Are there implicit rules or conventions for an llvm frontend to generate llvm IR?

Hi, this question might be a bit silly: apart from the language
reference(LLVM Language Reference Manual — LLVM 16.0.0git documentation) page, are
there additional rules for a regular llvm frontend to generate llvm IRs?

There are a few cases that I got from clang/llvm-gcc/dragonegg when
compiling *C* source code into llvm IR:

1. It seems that there is ONLY ONE ReturnInst(and NO InvokeInst) for such
llvm IR; is it legal to add other *ReturnInst*s when transforming?

2. Is it possible for a frontend to generate a function whose CFG is
something like:

            bb0
       / \
     bb1 bb2
   / \ / \
bb3 bb4 bb5
   \ | /
     \ | /
       \ | /
              bb6

(In this case, if I understand correctly, bb4 is control dependent on both
bb1 and bb2.)
I think it at least possible in theory, and there is a simple case:

int foo(int i) {
  if (i < 0) {
    if (i % 2 == 0) {
      i += 1;
    } else {
      i += 2;
    }
  } else {
    if (i % 2 == 0) {
      i += 1;
    } else {
      i += 2;
    }
  }
return 0;
}

However none of the frontends I used generate the basicblocks like
that(there is always one or more basicblocks generated) /without any
optimizations/. So is there any implicit rules for these frontends?

And can I rely on these cases when I ONLY deal with C source code?

Thanks!

Hi, this question might be a bit silly: apart from the language
reference(LLVM Language Reference Manual — LLVM 16.0.0git documentation) page, are
there additional rules for a regular llvm frontend to generate llvm IRs?

There are a few cases that I got from clang/llvm-gcc/dragonegg when
compiling *C* source code into llvm IR:

1. It seems that there is ONLY ONE ReturnInst(and NO InvokeInst) for such
llvm IR; is it legal to add other *ReturnInst*s when transforming?

An LLVM function can have multiple ReturnInsts as long as each one terminates a basic block. There is a transform (UnifyExitNodes, IIRC) that will take a function with multiple ReturnInsts and create one with a single ReturnInst. Having a single ReturnInst (exit node) simplifies other analyses.

2. Is it possible for a frontend to generate a function whose CFG is
something like:

             bb0
        / \
      bb1 bb2
    / \ / \
bb3 bb4 bb5
    \ | /
      \ | /
        \ | /
               bb6

(In this case, if I understand correctly, bb4 is control dependent on both
bb1 and bb2.)
I think it at least possible in theory, and there is a simple case:

Yes, that looks fine to me. One of the LLVM passes might optimize that CFG or put it into some canonical form, but that CFG looks fine to me.

-- John T.

Hi, this question might be a bit silly: apart from the language
reference(http://llvm.org/**docs/LangRef.html#switch-**instruction&lt;http://llvm.org/docs/LangRef.html#switch-instruction&gt;\)
page, are
there additional rules for a regular llvm frontend to generate llvm IRs?
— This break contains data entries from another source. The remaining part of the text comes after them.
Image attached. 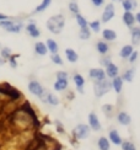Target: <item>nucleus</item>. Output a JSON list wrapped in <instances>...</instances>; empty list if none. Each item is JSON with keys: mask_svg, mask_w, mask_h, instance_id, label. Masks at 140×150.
<instances>
[{"mask_svg": "<svg viewBox=\"0 0 140 150\" xmlns=\"http://www.w3.org/2000/svg\"><path fill=\"white\" fill-rule=\"evenodd\" d=\"M65 26V18L63 15H55L48 18L47 21V28L54 35H58L62 32V30Z\"/></svg>", "mask_w": 140, "mask_h": 150, "instance_id": "nucleus-1", "label": "nucleus"}, {"mask_svg": "<svg viewBox=\"0 0 140 150\" xmlns=\"http://www.w3.org/2000/svg\"><path fill=\"white\" fill-rule=\"evenodd\" d=\"M111 89H112V84L107 78L103 79V80H100V81H95L93 90H95V95H96L97 97L103 96L105 93H107Z\"/></svg>", "mask_w": 140, "mask_h": 150, "instance_id": "nucleus-2", "label": "nucleus"}, {"mask_svg": "<svg viewBox=\"0 0 140 150\" xmlns=\"http://www.w3.org/2000/svg\"><path fill=\"white\" fill-rule=\"evenodd\" d=\"M73 134L76 139H86L90 135V127L86 124H78L73 130Z\"/></svg>", "mask_w": 140, "mask_h": 150, "instance_id": "nucleus-3", "label": "nucleus"}, {"mask_svg": "<svg viewBox=\"0 0 140 150\" xmlns=\"http://www.w3.org/2000/svg\"><path fill=\"white\" fill-rule=\"evenodd\" d=\"M114 15H116V9H114V4H113V3L107 4V5L105 6V10H103V12H102V16H101V21H102L103 23L110 22L112 18L114 17Z\"/></svg>", "mask_w": 140, "mask_h": 150, "instance_id": "nucleus-4", "label": "nucleus"}, {"mask_svg": "<svg viewBox=\"0 0 140 150\" xmlns=\"http://www.w3.org/2000/svg\"><path fill=\"white\" fill-rule=\"evenodd\" d=\"M28 91L32 93V95L40 97L42 93L44 92V87L40 83H38L37 80H32V81H30V83H28Z\"/></svg>", "mask_w": 140, "mask_h": 150, "instance_id": "nucleus-5", "label": "nucleus"}, {"mask_svg": "<svg viewBox=\"0 0 140 150\" xmlns=\"http://www.w3.org/2000/svg\"><path fill=\"white\" fill-rule=\"evenodd\" d=\"M88 76L93 81H100V80L106 79V73L103 69H101V68H95V69H91L88 71Z\"/></svg>", "mask_w": 140, "mask_h": 150, "instance_id": "nucleus-6", "label": "nucleus"}, {"mask_svg": "<svg viewBox=\"0 0 140 150\" xmlns=\"http://www.w3.org/2000/svg\"><path fill=\"white\" fill-rule=\"evenodd\" d=\"M88 126H90V128L93 129L95 132H98V130H101V123L98 121V117L95 113L88 115Z\"/></svg>", "mask_w": 140, "mask_h": 150, "instance_id": "nucleus-7", "label": "nucleus"}, {"mask_svg": "<svg viewBox=\"0 0 140 150\" xmlns=\"http://www.w3.org/2000/svg\"><path fill=\"white\" fill-rule=\"evenodd\" d=\"M105 68H106V70H105L106 76L111 78V79H113L114 76H117V75L119 74V68L116 64H114V63H112V62L108 65H106Z\"/></svg>", "mask_w": 140, "mask_h": 150, "instance_id": "nucleus-8", "label": "nucleus"}, {"mask_svg": "<svg viewBox=\"0 0 140 150\" xmlns=\"http://www.w3.org/2000/svg\"><path fill=\"white\" fill-rule=\"evenodd\" d=\"M130 37H132V46H136L140 43V26L130 27Z\"/></svg>", "mask_w": 140, "mask_h": 150, "instance_id": "nucleus-9", "label": "nucleus"}, {"mask_svg": "<svg viewBox=\"0 0 140 150\" xmlns=\"http://www.w3.org/2000/svg\"><path fill=\"white\" fill-rule=\"evenodd\" d=\"M26 31H27V33L32 37V38H38V37L41 36V32H40V30H38L37 27V25L33 22V21H31L27 26H26Z\"/></svg>", "mask_w": 140, "mask_h": 150, "instance_id": "nucleus-10", "label": "nucleus"}, {"mask_svg": "<svg viewBox=\"0 0 140 150\" xmlns=\"http://www.w3.org/2000/svg\"><path fill=\"white\" fill-rule=\"evenodd\" d=\"M122 18H123V22L125 23V26H128V27L134 26V23H135V15L133 14L132 11H124Z\"/></svg>", "mask_w": 140, "mask_h": 150, "instance_id": "nucleus-11", "label": "nucleus"}, {"mask_svg": "<svg viewBox=\"0 0 140 150\" xmlns=\"http://www.w3.org/2000/svg\"><path fill=\"white\" fill-rule=\"evenodd\" d=\"M111 84H112L113 90L116 91L117 93H120V91H122V89H123V79H122V76H119V75L114 76L112 79V81H111Z\"/></svg>", "mask_w": 140, "mask_h": 150, "instance_id": "nucleus-12", "label": "nucleus"}, {"mask_svg": "<svg viewBox=\"0 0 140 150\" xmlns=\"http://www.w3.org/2000/svg\"><path fill=\"white\" fill-rule=\"evenodd\" d=\"M122 6L124 11H133L138 8L136 0H122Z\"/></svg>", "mask_w": 140, "mask_h": 150, "instance_id": "nucleus-13", "label": "nucleus"}, {"mask_svg": "<svg viewBox=\"0 0 140 150\" xmlns=\"http://www.w3.org/2000/svg\"><path fill=\"white\" fill-rule=\"evenodd\" d=\"M73 79H74V83H75L76 87H78V91H79L80 93H82V92H84L82 87H84V85H85V79H84V76H82V75H80V74H75Z\"/></svg>", "mask_w": 140, "mask_h": 150, "instance_id": "nucleus-14", "label": "nucleus"}, {"mask_svg": "<svg viewBox=\"0 0 140 150\" xmlns=\"http://www.w3.org/2000/svg\"><path fill=\"white\" fill-rule=\"evenodd\" d=\"M22 27H23V23L22 22H15V21H12V23L5 31H6V32H10V33H20Z\"/></svg>", "mask_w": 140, "mask_h": 150, "instance_id": "nucleus-15", "label": "nucleus"}, {"mask_svg": "<svg viewBox=\"0 0 140 150\" xmlns=\"http://www.w3.org/2000/svg\"><path fill=\"white\" fill-rule=\"evenodd\" d=\"M117 120H118V122L120 124H123V126H129L130 122H132V118H130V116L128 113H127V112H119Z\"/></svg>", "mask_w": 140, "mask_h": 150, "instance_id": "nucleus-16", "label": "nucleus"}, {"mask_svg": "<svg viewBox=\"0 0 140 150\" xmlns=\"http://www.w3.org/2000/svg\"><path fill=\"white\" fill-rule=\"evenodd\" d=\"M108 137H110V140L113 143V144H116V145H120V143H122V138H120L119 133L117 132L116 129L110 130V134H108Z\"/></svg>", "mask_w": 140, "mask_h": 150, "instance_id": "nucleus-17", "label": "nucleus"}, {"mask_svg": "<svg viewBox=\"0 0 140 150\" xmlns=\"http://www.w3.org/2000/svg\"><path fill=\"white\" fill-rule=\"evenodd\" d=\"M65 55H66V59L70 62V63H76L78 59H79L78 53H76L71 48H66L65 49Z\"/></svg>", "mask_w": 140, "mask_h": 150, "instance_id": "nucleus-18", "label": "nucleus"}, {"mask_svg": "<svg viewBox=\"0 0 140 150\" xmlns=\"http://www.w3.org/2000/svg\"><path fill=\"white\" fill-rule=\"evenodd\" d=\"M35 52L38 55H46L48 53V48L43 42H37L35 45Z\"/></svg>", "mask_w": 140, "mask_h": 150, "instance_id": "nucleus-19", "label": "nucleus"}, {"mask_svg": "<svg viewBox=\"0 0 140 150\" xmlns=\"http://www.w3.org/2000/svg\"><path fill=\"white\" fill-rule=\"evenodd\" d=\"M102 37L105 41H114L117 38V33L111 28H106L102 31Z\"/></svg>", "mask_w": 140, "mask_h": 150, "instance_id": "nucleus-20", "label": "nucleus"}, {"mask_svg": "<svg viewBox=\"0 0 140 150\" xmlns=\"http://www.w3.org/2000/svg\"><path fill=\"white\" fill-rule=\"evenodd\" d=\"M96 49H97V52H98L100 54L106 55V54L108 53V51H110V46L107 45V42L100 41V42H97V45H96Z\"/></svg>", "mask_w": 140, "mask_h": 150, "instance_id": "nucleus-21", "label": "nucleus"}, {"mask_svg": "<svg viewBox=\"0 0 140 150\" xmlns=\"http://www.w3.org/2000/svg\"><path fill=\"white\" fill-rule=\"evenodd\" d=\"M133 51H134L133 46H132V45H127V46H124V47L119 51V57L123 58V59H127V58H128L129 55L132 54Z\"/></svg>", "mask_w": 140, "mask_h": 150, "instance_id": "nucleus-22", "label": "nucleus"}, {"mask_svg": "<svg viewBox=\"0 0 140 150\" xmlns=\"http://www.w3.org/2000/svg\"><path fill=\"white\" fill-rule=\"evenodd\" d=\"M46 46H47V48H48V52H50L52 54L58 53V51H59V46H58V43H57L54 40H52V38L47 40Z\"/></svg>", "mask_w": 140, "mask_h": 150, "instance_id": "nucleus-23", "label": "nucleus"}, {"mask_svg": "<svg viewBox=\"0 0 140 150\" xmlns=\"http://www.w3.org/2000/svg\"><path fill=\"white\" fill-rule=\"evenodd\" d=\"M68 87V80H62V79H57L54 83V90L55 91H64Z\"/></svg>", "mask_w": 140, "mask_h": 150, "instance_id": "nucleus-24", "label": "nucleus"}, {"mask_svg": "<svg viewBox=\"0 0 140 150\" xmlns=\"http://www.w3.org/2000/svg\"><path fill=\"white\" fill-rule=\"evenodd\" d=\"M134 75H135V68H132V69H128L122 75V79L123 81H127V83H132L133 79H134Z\"/></svg>", "mask_w": 140, "mask_h": 150, "instance_id": "nucleus-25", "label": "nucleus"}, {"mask_svg": "<svg viewBox=\"0 0 140 150\" xmlns=\"http://www.w3.org/2000/svg\"><path fill=\"white\" fill-rule=\"evenodd\" d=\"M91 36V30L88 28V26H85V27H80V31H79V37L80 40H88Z\"/></svg>", "mask_w": 140, "mask_h": 150, "instance_id": "nucleus-26", "label": "nucleus"}, {"mask_svg": "<svg viewBox=\"0 0 140 150\" xmlns=\"http://www.w3.org/2000/svg\"><path fill=\"white\" fill-rule=\"evenodd\" d=\"M98 149L100 150H110L111 145H110V140H108L107 138H105V137H101V138L98 139Z\"/></svg>", "mask_w": 140, "mask_h": 150, "instance_id": "nucleus-27", "label": "nucleus"}, {"mask_svg": "<svg viewBox=\"0 0 140 150\" xmlns=\"http://www.w3.org/2000/svg\"><path fill=\"white\" fill-rule=\"evenodd\" d=\"M50 3H52V0H42V3L36 8L35 14H38V12H43L44 10H47L49 8Z\"/></svg>", "mask_w": 140, "mask_h": 150, "instance_id": "nucleus-28", "label": "nucleus"}, {"mask_svg": "<svg viewBox=\"0 0 140 150\" xmlns=\"http://www.w3.org/2000/svg\"><path fill=\"white\" fill-rule=\"evenodd\" d=\"M88 28H90L91 31H93V32H100L101 31V21H97V20H95V21H91V22H88Z\"/></svg>", "mask_w": 140, "mask_h": 150, "instance_id": "nucleus-29", "label": "nucleus"}, {"mask_svg": "<svg viewBox=\"0 0 140 150\" xmlns=\"http://www.w3.org/2000/svg\"><path fill=\"white\" fill-rule=\"evenodd\" d=\"M75 18H76V22H78V25H79L80 27H85V26H87V25H88L87 20H86V18L80 14V12H79V14H76V15H75Z\"/></svg>", "mask_w": 140, "mask_h": 150, "instance_id": "nucleus-30", "label": "nucleus"}, {"mask_svg": "<svg viewBox=\"0 0 140 150\" xmlns=\"http://www.w3.org/2000/svg\"><path fill=\"white\" fill-rule=\"evenodd\" d=\"M69 11L73 12V14H75V15L80 12V8H79V5H78V3H76L75 0H73V1L69 3Z\"/></svg>", "mask_w": 140, "mask_h": 150, "instance_id": "nucleus-31", "label": "nucleus"}, {"mask_svg": "<svg viewBox=\"0 0 140 150\" xmlns=\"http://www.w3.org/2000/svg\"><path fill=\"white\" fill-rule=\"evenodd\" d=\"M120 145H122V150H136L134 143H132L129 140L122 142V143H120Z\"/></svg>", "mask_w": 140, "mask_h": 150, "instance_id": "nucleus-32", "label": "nucleus"}, {"mask_svg": "<svg viewBox=\"0 0 140 150\" xmlns=\"http://www.w3.org/2000/svg\"><path fill=\"white\" fill-rule=\"evenodd\" d=\"M50 59H52V62L54 64H57V65H63V60H62V57L58 54V53H54V54H52L50 55Z\"/></svg>", "mask_w": 140, "mask_h": 150, "instance_id": "nucleus-33", "label": "nucleus"}, {"mask_svg": "<svg viewBox=\"0 0 140 150\" xmlns=\"http://www.w3.org/2000/svg\"><path fill=\"white\" fill-rule=\"evenodd\" d=\"M0 54H1V58L4 59H9L11 57V49L8 48V47H4L1 49V52H0Z\"/></svg>", "mask_w": 140, "mask_h": 150, "instance_id": "nucleus-34", "label": "nucleus"}, {"mask_svg": "<svg viewBox=\"0 0 140 150\" xmlns=\"http://www.w3.org/2000/svg\"><path fill=\"white\" fill-rule=\"evenodd\" d=\"M68 73L66 71H58L57 73V79H62V80H68Z\"/></svg>", "mask_w": 140, "mask_h": 150, "instance_id": "nucleus-35", "label": "nucleus"}, {"mask_svg": "<svg viewBox=\"0 0 140 150\" xmlns=\"http://www.w3.org/2000/svg\"><path fill=\"white\" fill-rule=\"evenodd\" d=\"M128 59H129V63H134V62H136V59H138V52L136 51H133L132 52V54L128 57Z\"/></svg>", "mask_w": 140, "mask_h": 150, "instance_id": "nucleus-36", "label": "nucleus"}, {"mask_svg": "<svg viewBox=\"0 0 140 150\" xmlns=\"http://www.w3.org/2000/svg\"><path fill=\"white\" fill-rule=\"evenodd\" d=\"M100 63H101V65L106 67V65H108V64L111 63V58H110V57H103L102 59L100 60Z\"/></svg>", "mask_w": 140, "mask_h": 150, "instance_id": "nucleus-37", "label": "nucleus"}, {"mask_svg": "<svg viewBox=\"0 0 140 150\" xmlns=\"http://www.w3.org/2000/svg\"><path fill=\"white\" fill-rule=\"evenodd\" d=\"M91 3L93 6H96V8H100V6H102L105 4V0H91Z\"/></svg>", "mask_w": 140, "mask_h": 150, "instance_id": "nucleus-38", "label": "nucleus"}, {"mask_svg": "<svg viewBox=\"0 0 140 150\" xmlns=\"http://www.w3.org/2000/svg\"><path fill=\"white\" fill-rule=\"evenodd\" d=\"M9 62H10V65H11V68H16L17 67V62H16V59H15V57H11L9 58Z\"/></svg>", "mask_w": 140, "mask_h": 150, "instance_id": "nucleus-39", "label": "nucleus"}, {"mask_svg": "<svg viewBox=\"0 0 140 150\" xmlns=\"http://www.w3.org/2000/svg\"><path fill=\"white\" fill-rule=\"evenodd\" d=\"M102 110H103V111L106 112V113L108 115L111 111H113V107H112V106H110V105H105L103 107H102Z\"/></svg>", "mask_w": 140, "mask_h": 150, "instance_id": "nucleus-40", "label": "nucleus"}, {"mask_svg": "<svg viewBox=\"0 0 140 150\" xmlns=\"http://www.w3.org/2000/svg\"><path fill=\"white\" fill-rule=\"evenodd\" d=\"M135 22H138L139 26H140V11H138L136 15H135Z\"/></svg>", "mask_w": 140, "mask_h": 150, "instance_id": "nucleus-41", "label": "nucleus"}, {"mask_svg": "<svg viewBox=\"0 0 140 150\" xmlns=\"http://www.w3.org/2000/svg\"><path fill=\"white\" fill-rule=\"evenodd\" d=\"M6 18H9V16H6L4 14H0V21H1V20H6Z\"/></svg>", "mask_w": 140, "mask_h": 150, "instance_id": "nucleus-42", "label": "nucleus"}, {"mask_svg": "<svg viewBox=\"0 0 140 150\" xmlns=\"http://www.w3.org/2000/svg\"><path fill=\"white\" fill-rule=\"evenodd\" d=\"M4 64H5V59L0 57V67H1V65H4Z\"/></svg>", "mask_w": 140, "mask_h": 150, "instance_id": "nucleus-43", "label": "nucleus"}, {"mask_svg": "<svg viewBox=\"0 0 140 150\" xmlns=\"http://www.w3.org/2000/svg\"><path fill=\"white\" fill-rule=\"evenodd\" d=\"M112 3H122V0H112Z\"/></svg>", "mask_w": 140, "mask_h": 150, "instance_id": "nucleus-44", "label": "nucleus"}]
</instances>
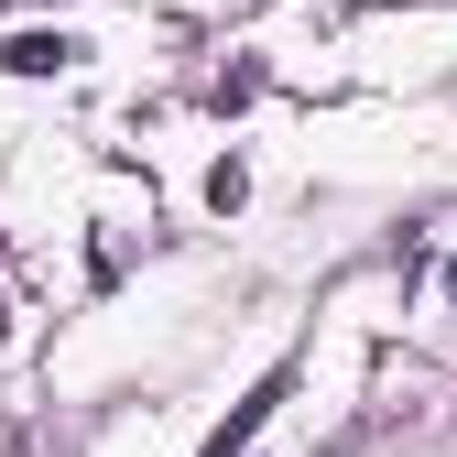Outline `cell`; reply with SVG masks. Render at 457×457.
<instances>
[{
	"label": "cell",
	"instance_id": "cell-3",
	"mask_svg": "<svg viewBox=\"0 0 457 457\" xmlns=\"http://www.w3.org/2000/svg\"><path fill=\"white\" fill-rule=\"evenodd\" d=\"M446 295H457V262H446Z\"/></svg>",
	"mask_w": 457,
	"mask_h": 457
},
{
	"label": "cell",
	"instance_id": "cell-1",
	"mask_svg": "<svg viewBox=\"0 0 457 457\" xmlns=\"http://www.w3.org/2000/svg\"><path fill=\"white\" fill-rule=\"evenodd\" d=\"M0 66H12V77H54V66H77V33H12Z\"/></svg>",
	"mask_w": 457,
	"mask_h": 457
},
{
	"label": "cell",
	"instance_id": "cell-2",
	"mask_svg": "<svg viewBox=\"0 0 457 457\" xmlns=\"http://www.w3.org/2000/svg\"><path fill=\"white\" fill-rule=\"evenodd\" d=\"M240 196H251V163H240V153H218V163H207V207L228 218V207H240Z\"/></svg>",
	"mask_w": 457,
	"mask_h": 457
}]
</instances>
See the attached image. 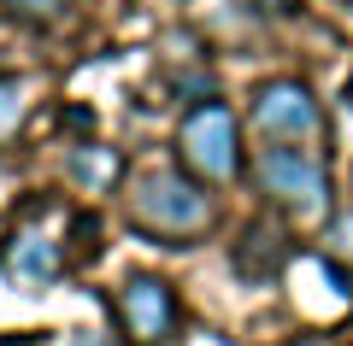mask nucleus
Masks as SVG:
<instances>
[{
  "instance_id": "obj_1",
  "label": "nucleus",
  "mask_w": 353,
  "mask_h": 346,
  "mask_svg": "<svg viewBox=\"0 0 353 346\" xmlns=\"http://www.w3.org/2000/svg\"><path fill=\"white\" fill-rule=\"evenodd\" d=\"M130 223L159 235V247H176L183 235H201L212 223V199L183 171H141L130 182Z\"/></svg>"
},
{
  "instance_id": "obj_2",
  "label": "nucleus",
  "mask_w": 353,
  "mask_h": 346,
  "mask_svg": "<svg viewBox=\"0 0 353 346\" xmlns=\"http://www.w3.org/2000/svg\"><path fill=\"white\" fill-rule=\"evenodd\" d=\"M176 147H183V164H189L194 176H206V182H230V176L241 171L236 111L218 106V100H201V106L183 118V136H176Z\"/></svg>"
},
{
  "instance_id": "obj_3",
  "label": "nucleus",
  "mask_w": 353,
  "mask_h": 346,
  "mask_svg": "<svg viewBox=\"0 0 353 346\" xmlns=\"http://www.w3.org/2000/svg\"><path fill=\"white\" fill-rule=\"evenodd\" d=\"M253 171H259V188L271 199H283L289 211H306V217L330 211V176H324V164H318L312 153L289 147V141H271Z\"/></svg>"
},
{
  "instance_id": "obj_4",
  "label": "nucleus",
  "mask_w": 353,
  "mask_h": 346,
  "mask_svg": "<svg viewBox=\"0 0 353 346\" xmlns=\"http://www.w3.org/2000/svg\"><path fill=\"white\" fill-rule=\"evenodd\" d=\"M253 124H259L265 141H306L318 136V100L306 83H265L259 100H253Z\"/></svg>"
},
{
  "instance_id": "obj_5",
  "label": "nucleus",
  "mask_w": 353,
  "mask_h": 346,
  "mask_svg": "<svg viewBox=\"0 0 353 346\" xmlns=\"http://www.w3.org/2000/svg\"><path fill=\"white\" fill-rule=\"evenodd\" d=\"M118 317H124V329H130L136 346H165L171 340V323H176L171 288L159 276H130L124 294H118Z\"/></svg>"
},
{
  "instance_id": "obj_6",
  "label": "nucleus",
  "mask_w": 353,
  "mask_h": 346,
  "mask_svg": "<svg viewBox=\"0 0 353 346\" xmlns=\"http://www.w3.org/2000/svg\"><path fill=\"white\" fill-rule=\"evenodd\" d=\"M6 276H12L24 294H41V288H53L65 276V247L53 235H36V229H24V235L6 241Z\"/></svg>"
},
{
  "instance_id": "obj_7",
  "label": "nucleus",
  "mask_w": 353,
  "mask_h": 346,
  "mask_svg": "<svg viewBox=\"0 0 353 346\" xmlns=\"http://www.w3.org/2000/svg\"><path fill=\"white\" fill-rule=\"evenodd\" d=\"M283 264H289V235H283L277 223H253L248 235L236 241V270L248 282H271Z\"/></svg>"
},
{
  "instance_id": "obj_8",
  "label": "nucleus",
  "mask_w": 353,
  "mask_h": 346,
  "mask_svg": "<svg viewBox=\"0 0 353 346\" xmlns=\"http://www.w3.org/2000/svg\"><path fill=\"white\" fill-rule=\"evenodd\" d=\"M118 171H124V159H118L112 147H83V153L71 159V176H77V182L88 188V194H101V188H112V182H118Z\"/></svg>"
},
{
  "instance_id": "obj_9",
  "label": "nucleus",
  "mask_w": 353,
  "mask_h": 346,
  "mask_svg": "<svg viewBox=\"0 0 353 346\" xmlns=\"http://www.w3.org/2000/svg\"><path fill=\"white\" fill-rule=\"evenodd\" d=\"M18 124H24V83L18 76H0V147L18 136Z\"/></svg>"
},
{
  "instance_id": "obj_10",
  "label": "nucleus",
  "mask_w": 353,
  "mask_h": 346,
  "mask_svg": "<svg viewBox=\"0 0 353 346\" xmlns=\"http://www.w3.org/2000/svg\"><path fill=\"white\" fill-rule=\"evenodd\" d=\"M324 259H336V264H347L353 259V211H341V217H330L324 223Z\"/></svg>"
},
{
  "instance_id": "obj_11",
  "label": "nucleus",
  "mask_w": 353,
  "mask_h": 346,
  "mask_svg": "<svg viewBox=\"0 0 353 346\" xmlns=\"http://www.w3.org/2000/svg\"><path fill=\"white\" fill-rule=\"evenodd\" d=\"M71 0H12V12L18 18H59Z\"/></svg>"
},
{
  "instance_id": "obj_12",
  "label": "nucleus",
  "mask_w": 353,
  "mask_h": 346,
  "mask_svg": "<svg viewBox=\"0 0 353 346\" xmlns=\"http://www.w3.org/2000/svg\"><path fill=\"white\" fill-rule=\"evenodd\" d=\"M65 124H71V129H94V111H88V106H71V111H65Z\"/></svg>"
},
{
  "instance_id": "obj_13",
  "label": "nucleus",
  "mask_w": 353,
  "mask_h": 346,
  "mask_svg": "<svg viewBox=\"0 0 353 346\" xmlns=\"http://www.w3.org/2000/svg\"><path fill=\"white\" fill-rule=\"evenodd\" d=\"M0 346H41L36 334H0Z\"/></svg>"
},
{
  "instance_id": "obj_14",
  "label": "nucleus",
  "mask_w": 353,
  "mask_h": 346,
  "mask_svg": "<svg viewBox=\"0 0 353 346\" xmlns=\"http://www.w3.org/2000/svg\"><path fill=\"white\" fill-rule=\"evenodd\" d=\"M265 12H294V0H259Z\"/></svg>"
}]
</instances>
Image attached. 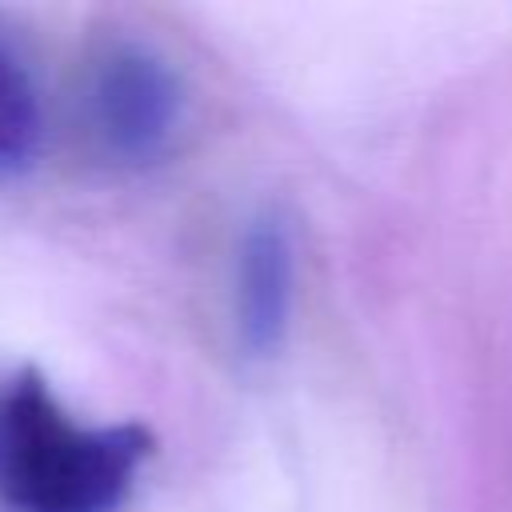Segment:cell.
Masks as SVG:
<instances>
[{"label": "cell", "instance_id": "6da1fadb", "mask_svg": "<svg viewBox=\"0 0 512 512\" xmlns=\"http://www.w3.org/2000/svg\"><path fill=\"white\" fill-rule=\"evenodd\" d=\"M156 440L144 424H88L36 368L0 380V504L8 512H120Z\"/></svg>", "mask_w": 512, "mask_h": 512}, {"label": "cell", "instance_id": "7a4b0ae2", "mask_svg": "<svg viewBox=\"0 0 512 512\" xmlns=\"http://www.w3.org/2000/svg\"><path fill=\"white\" fill-rule=\"evenodd\" d=\"M80 108L92 144L108 160L140 168L160 160L176 140L184 120V84L152 44L116 36L88 60Z\"/></svg>", "mask_w": 512, "mask_h": 512}, {"label": "cell", "instance_id": "3957f363", "mask_svg": "<svg viewBox=\"0 0 512 512\" xmlns=\"http://www.w3.org/2000/svg\"><path fill=\"white\" fill-rule=\"evenodd\" d=\"M296 296V248L292 232L276 212H260L248 220L236 244V336L252 356H268L280 348Z\"/></svg>", "mask_w": 512, "mask_h": 512}, {"label": "cell", "instance_id": "277c9868", "mask_svg": "<svg viewBox=\"0 0 512 512\" xmlns=\"http://www.w3.org/2000/svg\"><path fill=\"white\" fill-rule=\"evenodd\" d=\"M40 96L20 48L0 32V172H20L40 152Z\"/></svg>", "mask_w": 512, "mask_h": 512}]
</instances>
There are a few cases that I got from clang/llvm-gcc/dragonegg when
compiling *C* source code into llvm IR:

1. It seems that there is ONLY ONE ReturnInst(and NO InvokeInst) for such
llvm IR; is it legal to add other *ReturnInst*s when transforming?

An LLVM function can have multiple ReturnInsts as long as each one
terminates a basic block. There is a transform (UnifyExitNodes, IIRC) that
will take a function with multiple ReturnInsts and create one with a single
ReturnInst. Having a single ReturnInst (exit node) simplifies other
analyses.

Thanks so much, John; especially for pointing out 'UnifyExitNodes' pass!

2. Is it possible for a frontend to generate a function whose CFG is
something like:

             bb0
        / \
      bb1 bb2
    / \ / \
bb3 bb4 bb5
    \ | /
      \ | /
        \ | /
               bb6

(In this case, if I understand correctly, bb4 is control dependent on both
bb1 and bb2.)
I think it at least possible in theory, and there is a simple case:

Yes, that looks fine to me. One of the LLVM passes might optimize that
CFG or put it into some canonical form, but that CFG looks fine to me.

-- John T.

Got it!

And can I say : as long as it is not explicitly in llvm language reference,
there are generally no restrictions for frontends/transformations to
generate IR(of course, they pass the verifier)?

As far as I know, all such restrictions are (or should be) documented in the LLVM Language Reference Manual. That said, you should not generate irreducible CFG’s (e.g., a CFG with a branch into the middle of a loop). Those don’t play well with compiler analyses. :slight_smile: – John T.